Asparagus both raw and cooked with grapefruit, vanilla and saffron is a provocative, multidimensional entrée, and a sign from chef Mauro Colagreco that you are in for an extraordinary meal. The Argentina-born Italian a Michelin star holder and voted 2009's newcomer of the year by the Gault Millau guide eschews the molecular-style cooking that is becoming rather ubiquitous in fine dining and instead prefers earthy textures and light, simple ingredients, unexpectedly layered.

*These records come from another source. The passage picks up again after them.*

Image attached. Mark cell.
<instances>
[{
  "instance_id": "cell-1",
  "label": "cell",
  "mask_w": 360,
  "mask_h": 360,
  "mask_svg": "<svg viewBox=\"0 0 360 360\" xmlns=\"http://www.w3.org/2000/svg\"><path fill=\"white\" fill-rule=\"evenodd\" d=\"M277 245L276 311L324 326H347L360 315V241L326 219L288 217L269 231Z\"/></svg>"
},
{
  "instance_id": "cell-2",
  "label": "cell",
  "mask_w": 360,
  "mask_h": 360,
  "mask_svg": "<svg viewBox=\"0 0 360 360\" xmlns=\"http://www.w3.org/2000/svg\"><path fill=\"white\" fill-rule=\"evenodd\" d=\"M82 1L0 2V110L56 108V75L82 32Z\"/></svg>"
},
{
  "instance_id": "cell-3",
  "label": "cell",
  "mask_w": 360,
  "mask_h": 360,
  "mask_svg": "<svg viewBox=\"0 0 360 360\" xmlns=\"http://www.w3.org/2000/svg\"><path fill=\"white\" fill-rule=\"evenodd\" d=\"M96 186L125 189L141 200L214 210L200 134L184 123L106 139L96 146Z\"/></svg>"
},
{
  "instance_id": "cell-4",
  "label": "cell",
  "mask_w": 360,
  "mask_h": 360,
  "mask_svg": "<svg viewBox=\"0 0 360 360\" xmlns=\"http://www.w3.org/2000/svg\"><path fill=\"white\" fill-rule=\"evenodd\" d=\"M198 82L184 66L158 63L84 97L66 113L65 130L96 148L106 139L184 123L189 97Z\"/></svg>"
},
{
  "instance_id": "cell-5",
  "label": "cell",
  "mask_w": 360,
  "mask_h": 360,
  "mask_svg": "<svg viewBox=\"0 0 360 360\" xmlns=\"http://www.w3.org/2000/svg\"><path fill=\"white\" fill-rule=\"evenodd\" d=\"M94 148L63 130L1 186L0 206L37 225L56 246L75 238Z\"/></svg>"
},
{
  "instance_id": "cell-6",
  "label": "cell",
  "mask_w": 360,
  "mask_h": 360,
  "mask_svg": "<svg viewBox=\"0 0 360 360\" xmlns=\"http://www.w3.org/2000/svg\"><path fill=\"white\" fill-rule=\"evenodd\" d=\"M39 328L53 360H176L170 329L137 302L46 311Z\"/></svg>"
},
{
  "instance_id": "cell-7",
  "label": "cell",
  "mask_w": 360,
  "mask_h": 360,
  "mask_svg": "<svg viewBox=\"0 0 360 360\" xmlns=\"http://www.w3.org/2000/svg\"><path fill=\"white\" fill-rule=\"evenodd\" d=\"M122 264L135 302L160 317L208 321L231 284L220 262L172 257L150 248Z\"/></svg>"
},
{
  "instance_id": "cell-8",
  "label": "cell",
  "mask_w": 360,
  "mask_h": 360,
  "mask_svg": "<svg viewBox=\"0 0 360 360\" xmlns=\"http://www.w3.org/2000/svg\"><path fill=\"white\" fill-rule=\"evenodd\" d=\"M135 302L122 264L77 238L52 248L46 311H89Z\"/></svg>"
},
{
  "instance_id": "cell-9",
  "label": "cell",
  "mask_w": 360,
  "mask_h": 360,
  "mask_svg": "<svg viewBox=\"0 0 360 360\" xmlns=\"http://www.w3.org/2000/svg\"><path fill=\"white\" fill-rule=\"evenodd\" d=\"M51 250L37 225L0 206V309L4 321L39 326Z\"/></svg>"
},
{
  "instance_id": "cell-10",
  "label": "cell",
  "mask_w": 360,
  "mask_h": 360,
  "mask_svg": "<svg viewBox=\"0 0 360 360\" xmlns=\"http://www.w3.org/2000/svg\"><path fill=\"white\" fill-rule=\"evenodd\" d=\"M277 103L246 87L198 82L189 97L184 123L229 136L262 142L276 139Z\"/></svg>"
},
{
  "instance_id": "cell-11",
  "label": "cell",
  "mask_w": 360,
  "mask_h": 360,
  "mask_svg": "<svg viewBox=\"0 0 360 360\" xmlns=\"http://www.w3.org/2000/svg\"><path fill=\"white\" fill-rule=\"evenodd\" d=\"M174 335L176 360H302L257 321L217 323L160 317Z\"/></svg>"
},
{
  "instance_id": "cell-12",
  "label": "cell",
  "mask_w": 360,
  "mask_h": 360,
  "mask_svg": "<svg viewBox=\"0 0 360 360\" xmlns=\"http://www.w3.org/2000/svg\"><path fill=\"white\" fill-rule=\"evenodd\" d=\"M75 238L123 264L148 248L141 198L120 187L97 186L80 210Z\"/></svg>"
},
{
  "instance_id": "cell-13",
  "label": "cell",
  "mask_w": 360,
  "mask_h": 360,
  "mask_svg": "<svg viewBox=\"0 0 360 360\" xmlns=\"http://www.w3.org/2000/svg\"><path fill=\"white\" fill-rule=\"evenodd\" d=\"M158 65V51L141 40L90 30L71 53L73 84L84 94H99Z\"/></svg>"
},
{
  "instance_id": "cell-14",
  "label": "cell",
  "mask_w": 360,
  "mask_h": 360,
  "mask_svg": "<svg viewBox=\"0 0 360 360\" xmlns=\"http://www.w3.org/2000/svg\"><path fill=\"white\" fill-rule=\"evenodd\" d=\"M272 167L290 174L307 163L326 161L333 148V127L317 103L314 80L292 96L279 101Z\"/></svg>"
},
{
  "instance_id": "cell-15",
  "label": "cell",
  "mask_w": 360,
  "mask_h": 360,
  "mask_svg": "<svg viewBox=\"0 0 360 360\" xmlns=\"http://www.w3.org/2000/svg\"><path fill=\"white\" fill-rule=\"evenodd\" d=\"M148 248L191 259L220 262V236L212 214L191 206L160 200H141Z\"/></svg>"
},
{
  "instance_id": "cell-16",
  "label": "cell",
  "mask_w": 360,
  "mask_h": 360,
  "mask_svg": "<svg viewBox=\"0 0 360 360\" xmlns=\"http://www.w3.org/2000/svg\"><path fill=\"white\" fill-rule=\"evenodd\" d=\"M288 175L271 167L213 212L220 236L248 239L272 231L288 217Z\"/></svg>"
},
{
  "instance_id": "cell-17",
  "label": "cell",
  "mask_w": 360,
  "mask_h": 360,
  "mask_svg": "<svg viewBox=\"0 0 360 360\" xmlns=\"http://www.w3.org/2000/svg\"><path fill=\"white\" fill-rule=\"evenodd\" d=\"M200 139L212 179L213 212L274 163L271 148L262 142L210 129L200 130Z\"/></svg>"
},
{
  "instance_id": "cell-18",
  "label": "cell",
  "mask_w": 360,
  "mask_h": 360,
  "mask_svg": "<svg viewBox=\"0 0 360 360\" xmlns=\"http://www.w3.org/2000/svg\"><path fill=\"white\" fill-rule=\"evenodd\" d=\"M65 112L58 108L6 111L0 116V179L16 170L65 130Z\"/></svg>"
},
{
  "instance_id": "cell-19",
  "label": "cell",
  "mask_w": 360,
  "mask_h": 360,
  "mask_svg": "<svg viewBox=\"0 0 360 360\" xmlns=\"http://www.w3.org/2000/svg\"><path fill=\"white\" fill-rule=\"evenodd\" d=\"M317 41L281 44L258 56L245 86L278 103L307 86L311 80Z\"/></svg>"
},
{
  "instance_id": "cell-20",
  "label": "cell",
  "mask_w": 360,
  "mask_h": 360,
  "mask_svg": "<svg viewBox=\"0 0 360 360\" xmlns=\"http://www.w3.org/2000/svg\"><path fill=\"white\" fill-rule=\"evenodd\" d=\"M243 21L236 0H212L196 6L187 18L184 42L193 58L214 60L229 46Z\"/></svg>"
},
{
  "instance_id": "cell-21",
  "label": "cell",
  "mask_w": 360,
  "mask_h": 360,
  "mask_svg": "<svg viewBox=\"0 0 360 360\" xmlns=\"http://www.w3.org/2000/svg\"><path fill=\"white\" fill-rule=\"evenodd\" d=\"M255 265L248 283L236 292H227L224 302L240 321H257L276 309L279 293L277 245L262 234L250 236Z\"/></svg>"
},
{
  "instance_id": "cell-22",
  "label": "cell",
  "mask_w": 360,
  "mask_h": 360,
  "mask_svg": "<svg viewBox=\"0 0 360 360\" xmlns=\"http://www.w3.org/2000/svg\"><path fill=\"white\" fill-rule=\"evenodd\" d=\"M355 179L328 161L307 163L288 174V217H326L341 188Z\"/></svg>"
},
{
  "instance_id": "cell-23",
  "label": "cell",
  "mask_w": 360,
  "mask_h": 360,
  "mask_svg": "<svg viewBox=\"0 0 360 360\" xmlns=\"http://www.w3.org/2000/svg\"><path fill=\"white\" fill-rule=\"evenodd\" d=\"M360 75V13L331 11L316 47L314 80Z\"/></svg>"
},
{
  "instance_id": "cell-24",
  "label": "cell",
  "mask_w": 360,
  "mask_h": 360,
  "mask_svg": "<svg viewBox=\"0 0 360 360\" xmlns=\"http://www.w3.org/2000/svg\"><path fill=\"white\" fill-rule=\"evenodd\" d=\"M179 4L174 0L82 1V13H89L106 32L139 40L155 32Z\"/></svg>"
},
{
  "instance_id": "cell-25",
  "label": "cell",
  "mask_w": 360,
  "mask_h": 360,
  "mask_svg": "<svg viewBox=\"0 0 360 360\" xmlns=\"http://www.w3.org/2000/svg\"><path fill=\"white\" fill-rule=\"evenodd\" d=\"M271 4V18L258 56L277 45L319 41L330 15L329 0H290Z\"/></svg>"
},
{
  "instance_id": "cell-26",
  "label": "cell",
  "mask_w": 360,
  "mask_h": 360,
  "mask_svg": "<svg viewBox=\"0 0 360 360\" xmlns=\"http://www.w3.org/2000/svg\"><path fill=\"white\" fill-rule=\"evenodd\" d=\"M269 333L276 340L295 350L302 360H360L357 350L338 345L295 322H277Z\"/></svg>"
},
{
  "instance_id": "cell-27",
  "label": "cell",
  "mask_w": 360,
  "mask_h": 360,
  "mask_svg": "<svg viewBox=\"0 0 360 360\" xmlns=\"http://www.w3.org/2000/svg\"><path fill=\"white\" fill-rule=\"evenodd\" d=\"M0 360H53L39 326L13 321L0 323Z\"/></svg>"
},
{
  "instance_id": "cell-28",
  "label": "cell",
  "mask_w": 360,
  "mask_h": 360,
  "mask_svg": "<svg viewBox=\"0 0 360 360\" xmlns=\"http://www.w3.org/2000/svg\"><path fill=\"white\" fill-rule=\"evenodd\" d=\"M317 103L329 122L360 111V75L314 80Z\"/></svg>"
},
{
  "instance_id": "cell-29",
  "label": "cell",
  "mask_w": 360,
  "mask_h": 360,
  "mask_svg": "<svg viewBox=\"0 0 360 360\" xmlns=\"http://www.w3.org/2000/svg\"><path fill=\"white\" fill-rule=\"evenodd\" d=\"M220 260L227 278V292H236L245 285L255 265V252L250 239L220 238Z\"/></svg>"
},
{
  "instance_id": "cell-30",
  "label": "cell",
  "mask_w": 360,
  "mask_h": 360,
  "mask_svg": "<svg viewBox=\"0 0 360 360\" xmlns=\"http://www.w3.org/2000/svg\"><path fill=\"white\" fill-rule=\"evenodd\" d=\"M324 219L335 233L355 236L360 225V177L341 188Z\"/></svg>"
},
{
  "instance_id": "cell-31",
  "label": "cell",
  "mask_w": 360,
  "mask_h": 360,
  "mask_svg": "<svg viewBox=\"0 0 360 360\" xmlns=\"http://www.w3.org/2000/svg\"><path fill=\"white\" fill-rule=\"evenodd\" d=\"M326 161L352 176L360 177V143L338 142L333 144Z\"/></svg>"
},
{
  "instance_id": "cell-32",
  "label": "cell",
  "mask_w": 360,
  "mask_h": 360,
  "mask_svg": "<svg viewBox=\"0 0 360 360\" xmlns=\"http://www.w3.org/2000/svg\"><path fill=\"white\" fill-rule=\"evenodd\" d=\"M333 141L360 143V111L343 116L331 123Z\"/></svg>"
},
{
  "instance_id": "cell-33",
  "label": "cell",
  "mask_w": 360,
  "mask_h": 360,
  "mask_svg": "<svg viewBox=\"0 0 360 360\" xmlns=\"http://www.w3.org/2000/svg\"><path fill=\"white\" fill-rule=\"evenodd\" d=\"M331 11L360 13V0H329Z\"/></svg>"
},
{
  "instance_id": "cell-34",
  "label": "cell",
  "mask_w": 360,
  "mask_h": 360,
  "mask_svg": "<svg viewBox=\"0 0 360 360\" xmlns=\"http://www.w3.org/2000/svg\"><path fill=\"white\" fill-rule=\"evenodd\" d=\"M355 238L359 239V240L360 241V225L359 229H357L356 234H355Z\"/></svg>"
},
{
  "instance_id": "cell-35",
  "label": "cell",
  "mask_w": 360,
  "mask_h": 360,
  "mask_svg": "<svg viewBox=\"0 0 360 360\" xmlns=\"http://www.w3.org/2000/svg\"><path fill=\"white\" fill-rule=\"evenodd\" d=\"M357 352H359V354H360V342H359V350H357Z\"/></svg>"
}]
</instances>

Colagreco, who has worked with all the French heavyweights (Bernard Loiseau, Alain Ducasse, Guy Martin, and especially Alain Passard), is based in the town of Menton on the French Riviera, just moments from the Italian border. His restaurant Mirazur has a stunning hillside setting, housed in a vast Modernist, three-story white rotunda with 360-degree views of the Mediterranean. The produce of its steeply terraced herb-and-wildflower garden and a citrus grove make a huge impact in the kitchen. "I believe vivid improvisation is key," says Colagreco, who adds new dishes daily according to whatever's ripe for picking. He'll serve a langoustine flanked by barely cooked tiny yellow carrots and a minute fronded radish. Morels arrive with an ethereal foam of potato puree and the sweetest miniature broad beans, scattered with chive flowers and effervescent with just-picked flavor. Rare San Remo red prawns, barely yet precisely grilled to retain their lucidity and sweetness, are a signature dish, served with wild strawberries and a showering of subtly flavorful petals including borage, fennel, hyssop and yarrow. The surprises of taste and texture might continue with something like savory-sweet fresh-pea soup and nasturtium ice cream.
Without wishing to hyperbolize, this is undeniably a vanguard style, demanding fresh definition. Degustation menus from about $120. See www.mirazur.fr for more.